TEXT SHOWN:
Frontmatter consistency through filesystem observer

Objective

Create a robust filesystem observer system that monitors Markdown files, validates frontmatter against predefined templates, and automatically corrects inconsistencies while preserving the most accurate metadata.

Implementation Status

This system has been successfully implemented in the tidyverse/observers directory with the following key features:
  • Template-based frontmatter validation
  • Automatic correction of missing required fields
  • Special handling for date_created using file birthtime
  • Kebab-case to snake_case property conversion
  • Proper YAML formatting for tags and arrays

System Architecture

graph TD A[File System] -->|File Events| B[FileSystemObserver] B -->|Read File| C[Extract Frontmatter] C -->|Validate| D[TemplateRegistry] D -->|Get Template| E[Template Definitions] C -->|Missing Fields?| F[addMissingRequiredFields] F -->|Special Handling| G[date_created] G -->|Compare with| H[File Birthtime] F -->|Update| I[Write Updated File] B -->|Log Activity| J[ReportingService] J -->|Generate| K[Markdown Reports]

Data Flow

  1. File Detection:
    text
    File System (new/modified file)
      → FileSystemObserver (event)
        → Extract Frontmatter
          → Validate Against Template
  2. Field Processing:
    text
    Template Registry (find matching template)

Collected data
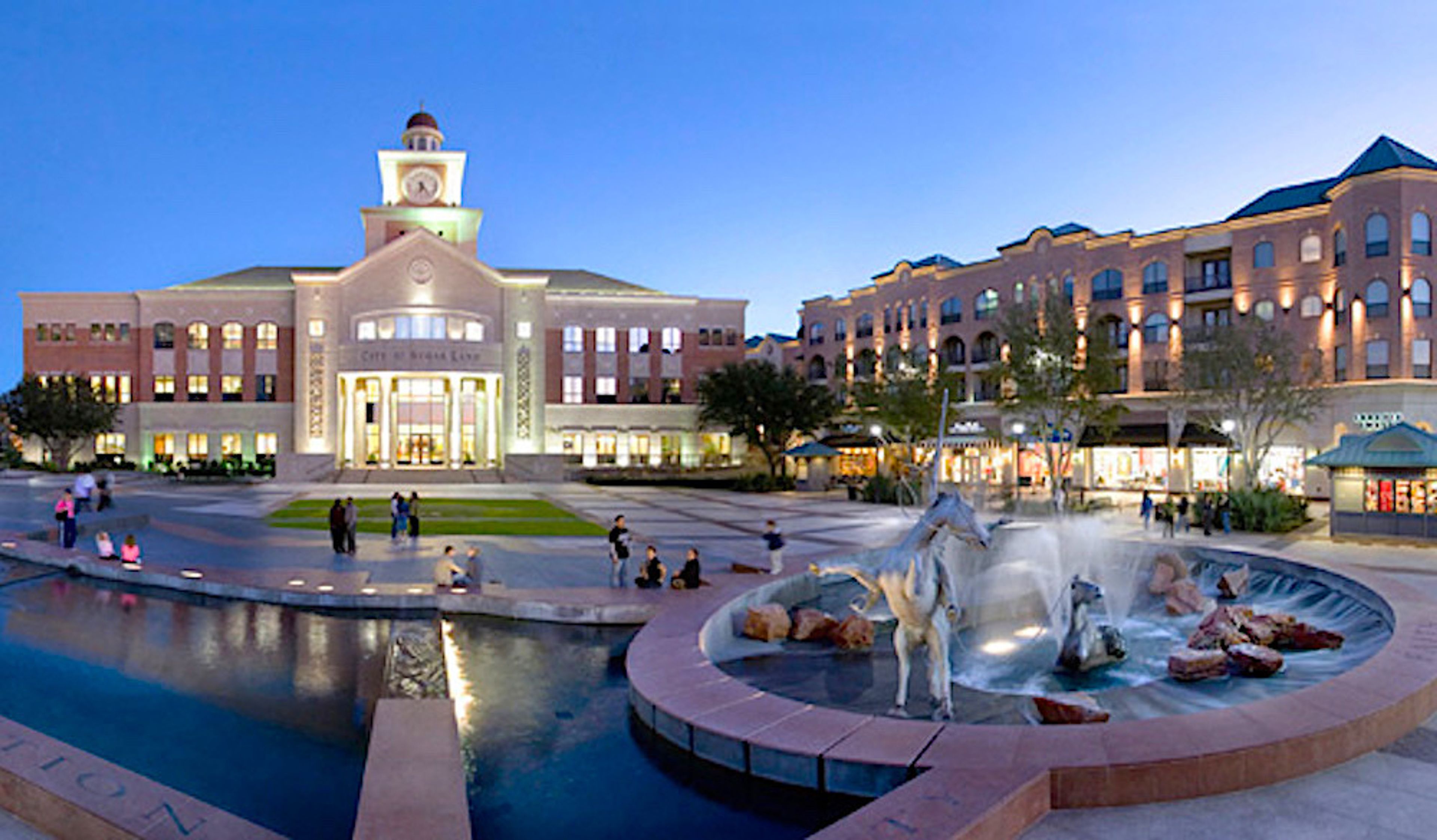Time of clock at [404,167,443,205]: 6:23
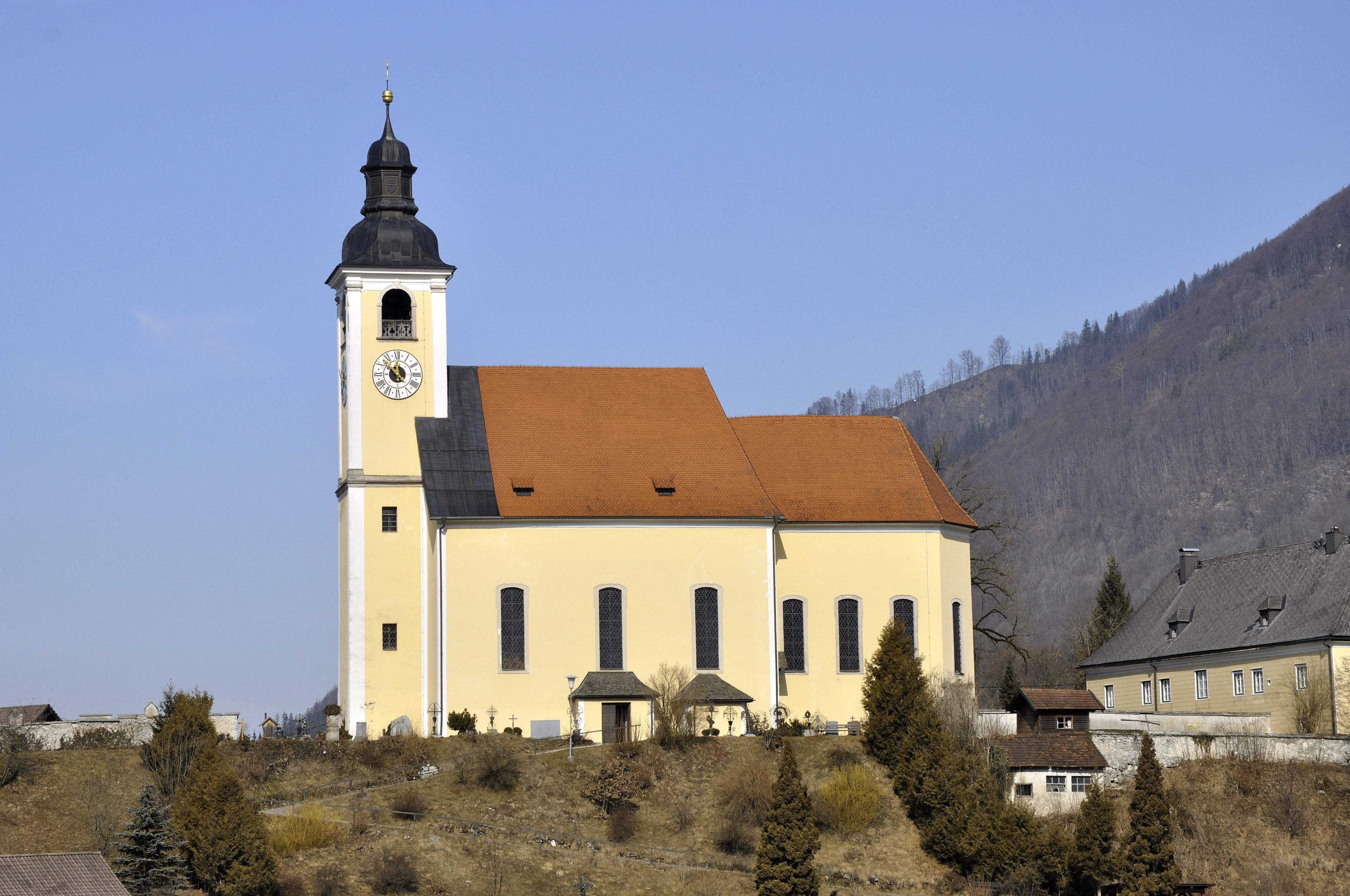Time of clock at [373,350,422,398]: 11:52
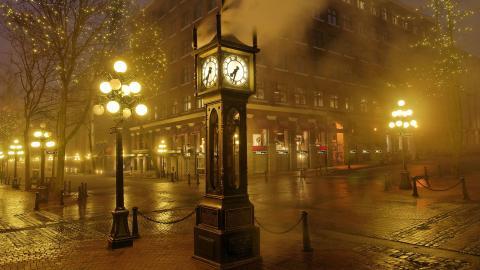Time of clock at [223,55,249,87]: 7:32
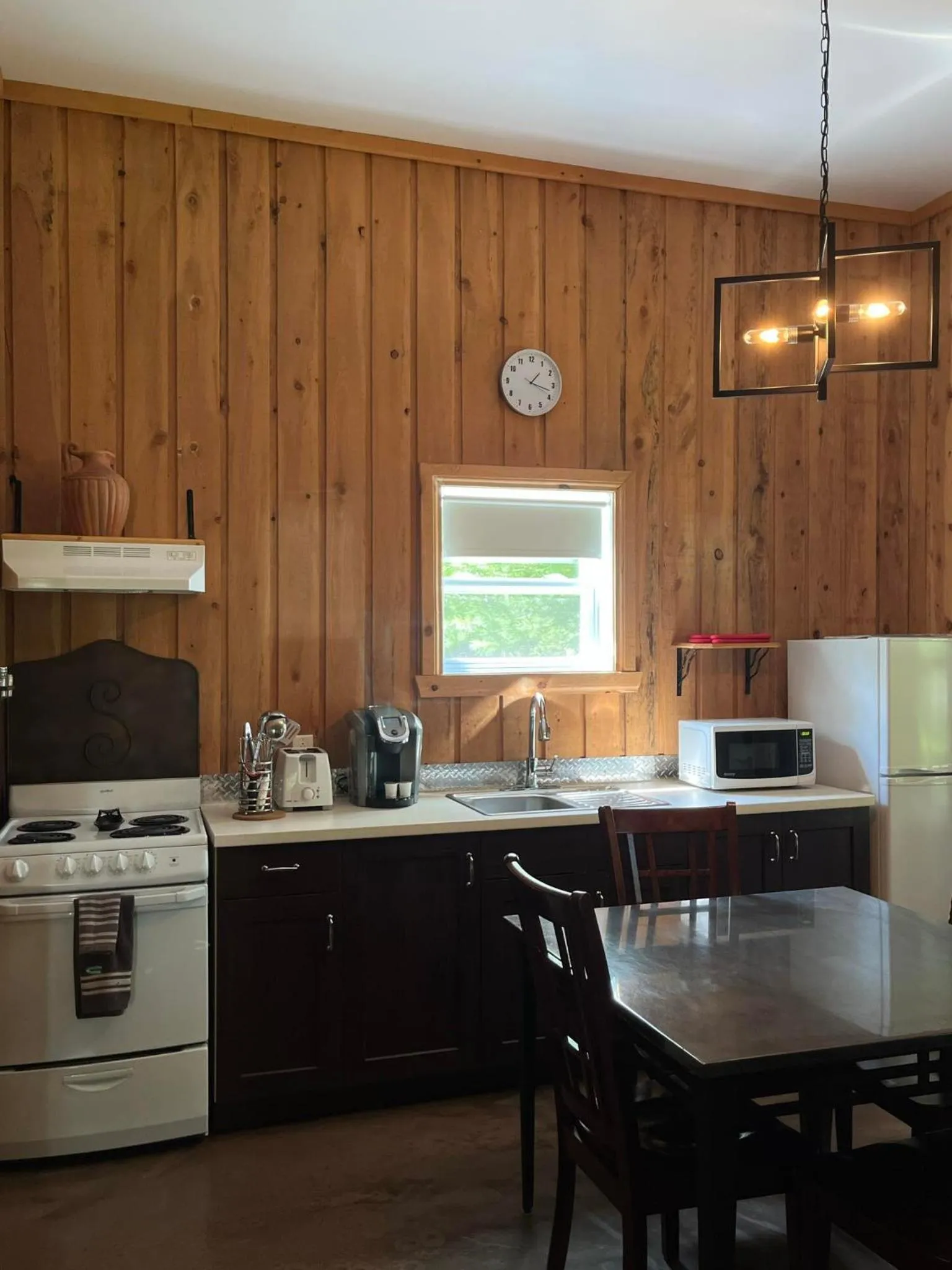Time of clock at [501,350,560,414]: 1:17
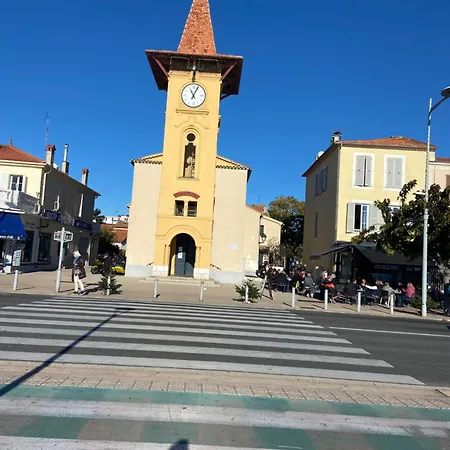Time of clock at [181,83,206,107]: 11:04
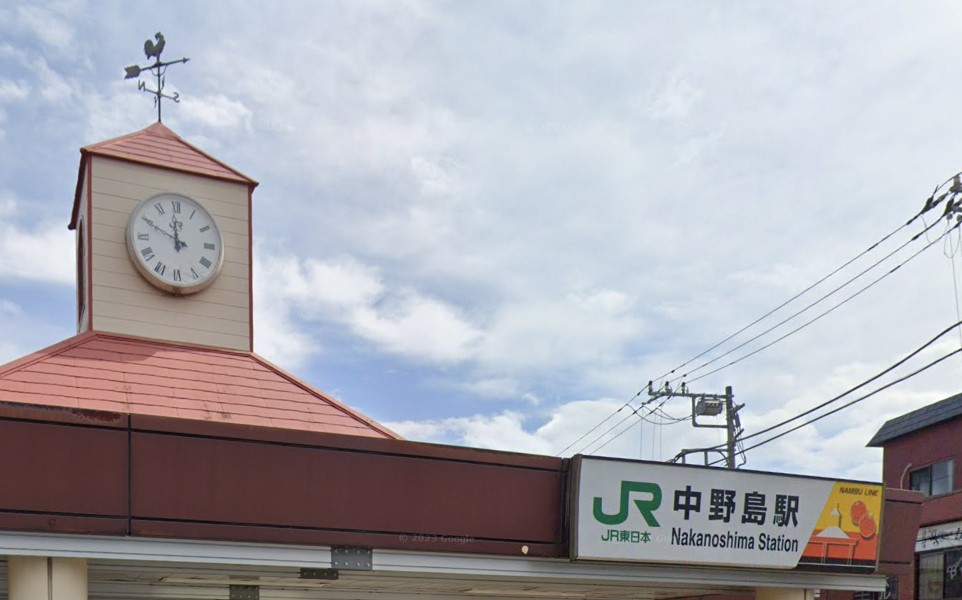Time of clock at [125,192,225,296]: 11:49
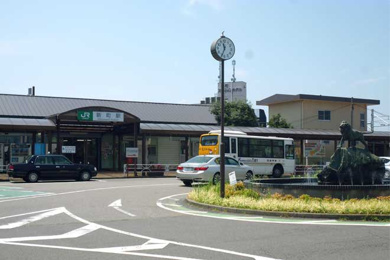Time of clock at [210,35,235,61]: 11:33
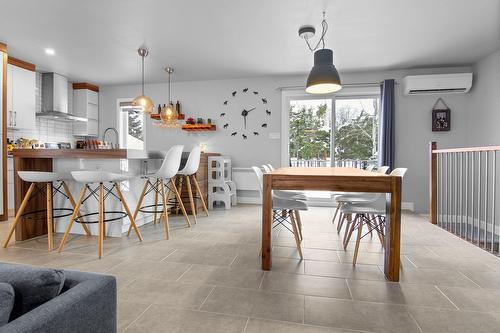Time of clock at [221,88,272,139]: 2:29
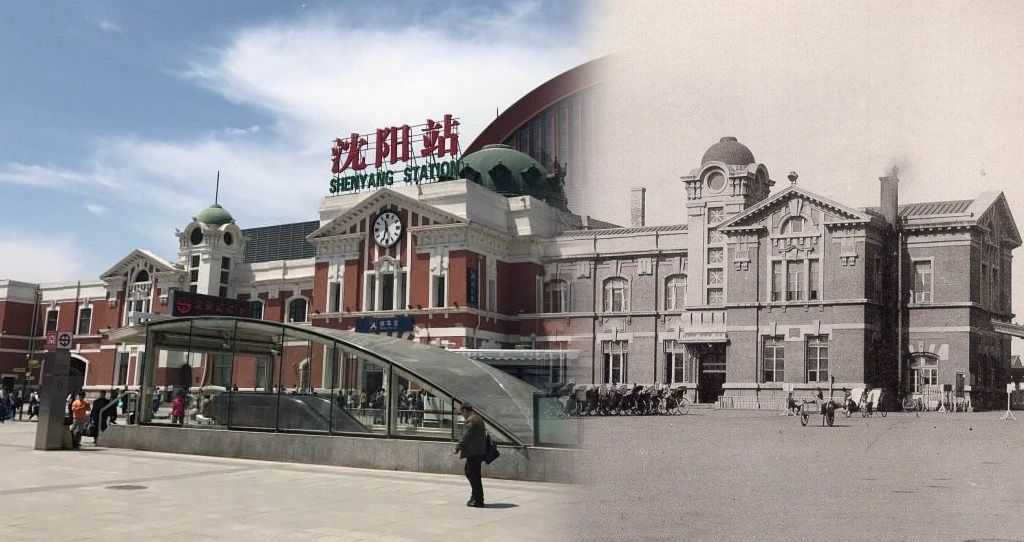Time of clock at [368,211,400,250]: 11:33
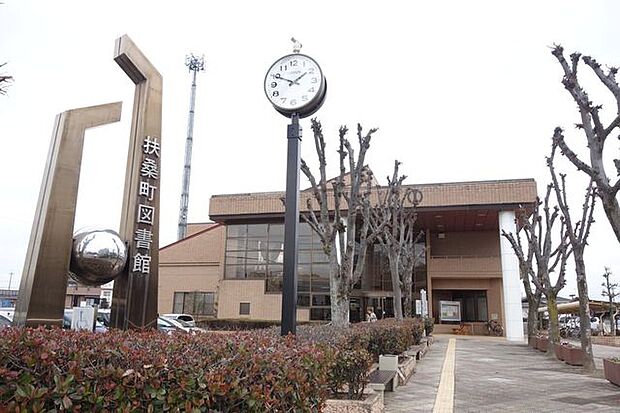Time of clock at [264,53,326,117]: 1:49
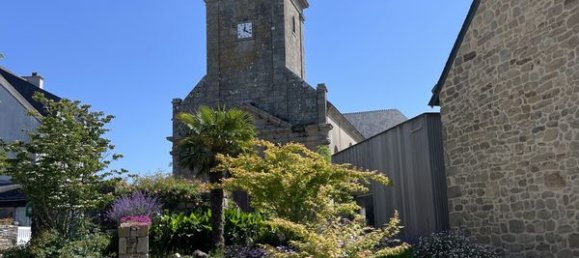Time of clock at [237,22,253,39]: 4:01
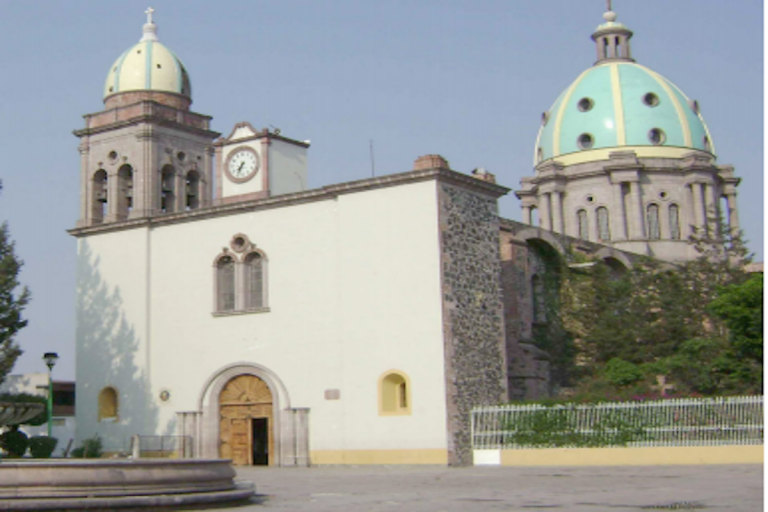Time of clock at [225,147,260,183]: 7:34
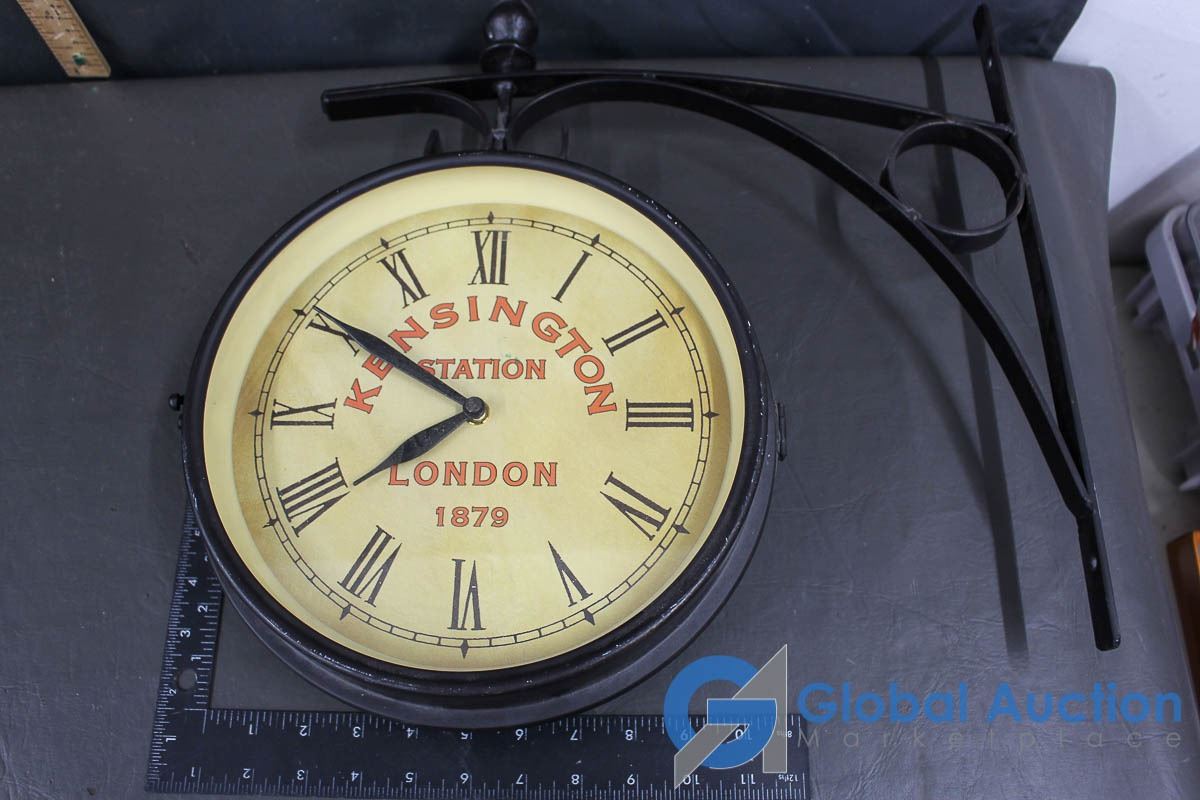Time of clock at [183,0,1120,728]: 7:50
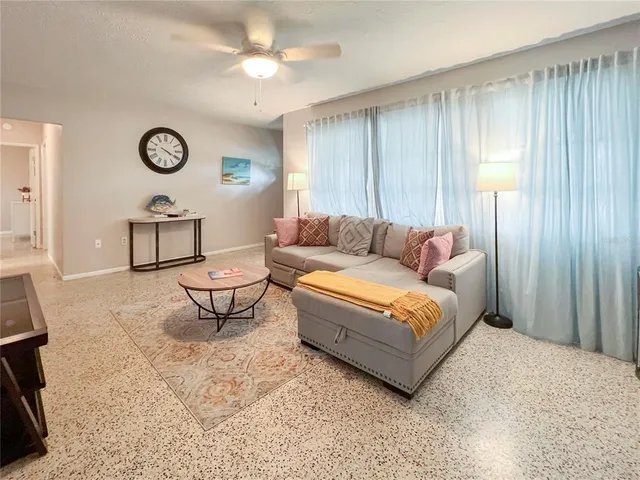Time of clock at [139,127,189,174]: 4:19
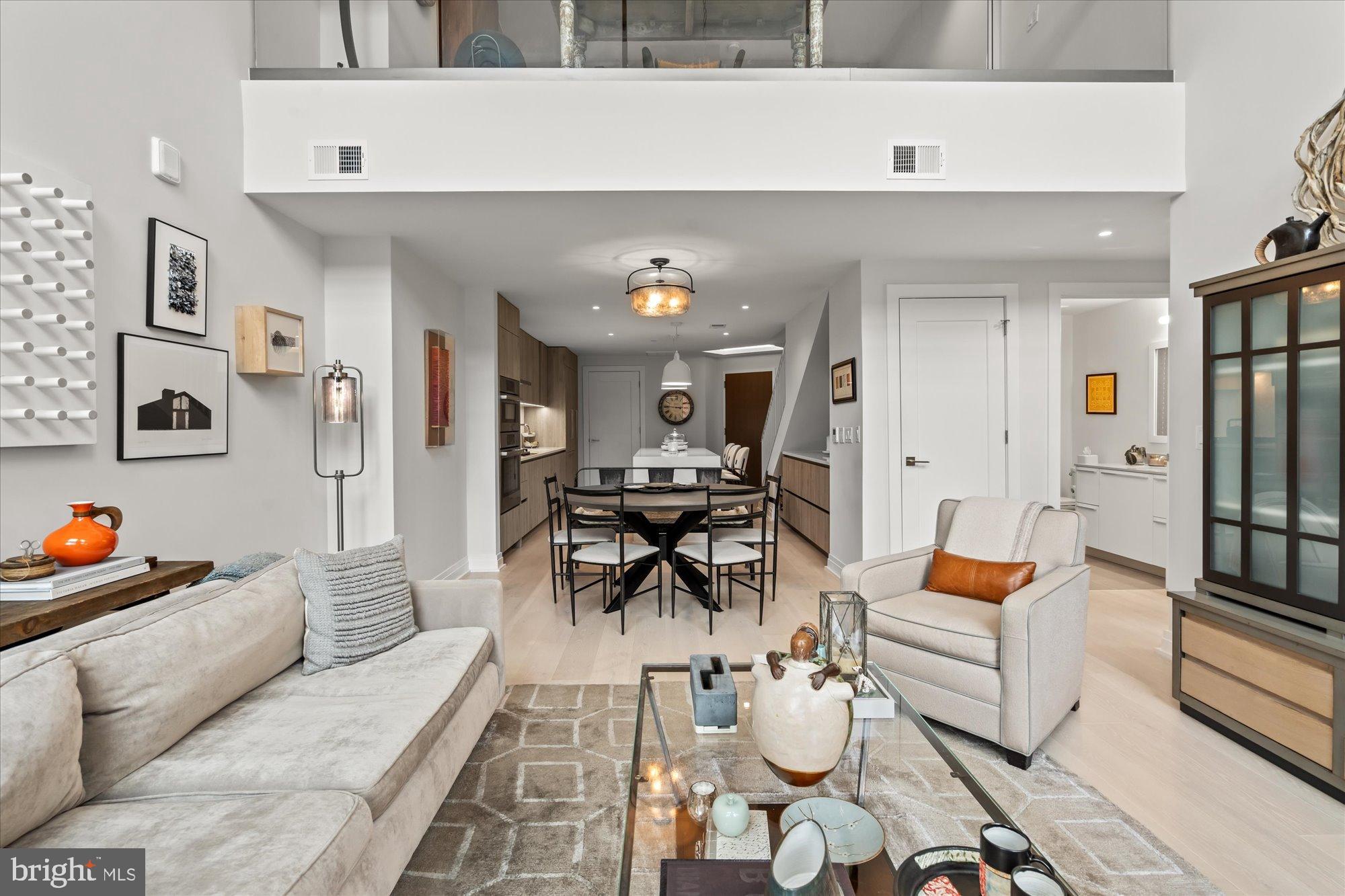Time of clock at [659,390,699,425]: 2:45
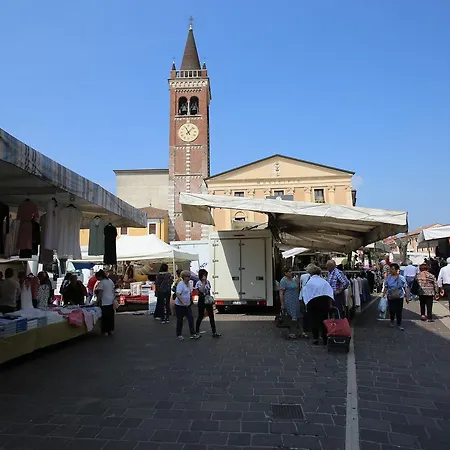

WRITTEN TASKS:
A. Reproduce the page on frontmatter consistency word for word, from "graph TD A[File" up to and including "(find matching template)".
B. Rewrite the rows from the line with "Time of clock at [501,350,560,414]: 1:17" through the last row, putting "Clock reading at" in place of "Time of clock at" and changing nothing else. Give only those lines, without the pictures.
The text and the rows were taken from separate sources.

SOLUTIONS TO THE EXERCISE:
A.
graph TD A[File System] -->|File Events| B[FileSystemObserver] B -->|Read File| C[Extract Frontmatter] C -->|Validate| D[TemplateRegistry] D -->|Get Template| E[Template Definitions] C -->|Missing Fields?| F[addMissingRequiredFields] F -->|Special Handling| G[date_created] G -->|Compare with| H[File Birthtime] F -->|Update| I[Write Updated File] B -->|Log Activity| J[ReportingService] J -->|Generate| K[Markdown Reports]

Data Flow

  1. File Detection:
    text
    File System (new/modified file)
      → FileSystemObserver (event)
        → Extract Frontmatter
          → Validate Against Template
  2. Field Processing:
    text
    Template Registry (find matching template)

B.
Clock reading at [501,350,560,414]: 1:17
Clock reading at [181,83,206,107]: 11:04
Clock reading at [125,192,225,296]: 11:49
Clock reading at [210,35,235,61]: 11:33
Clock reading at [221,88,272,139]: 2:29
Clock reading at [368,211,400,250]: 11:33
Clock reading at [264,53,326,117]: 1:49
Clock reading at [237,22,253,39]: 4:01
Clock reading at [225,147,260,183]: 7:34
Clock reading at [183,0,1120,728]: 7:50
Clock reading at [139,127,189,174]: 4:19
Clock reading at [659,390,699,425]: 2:45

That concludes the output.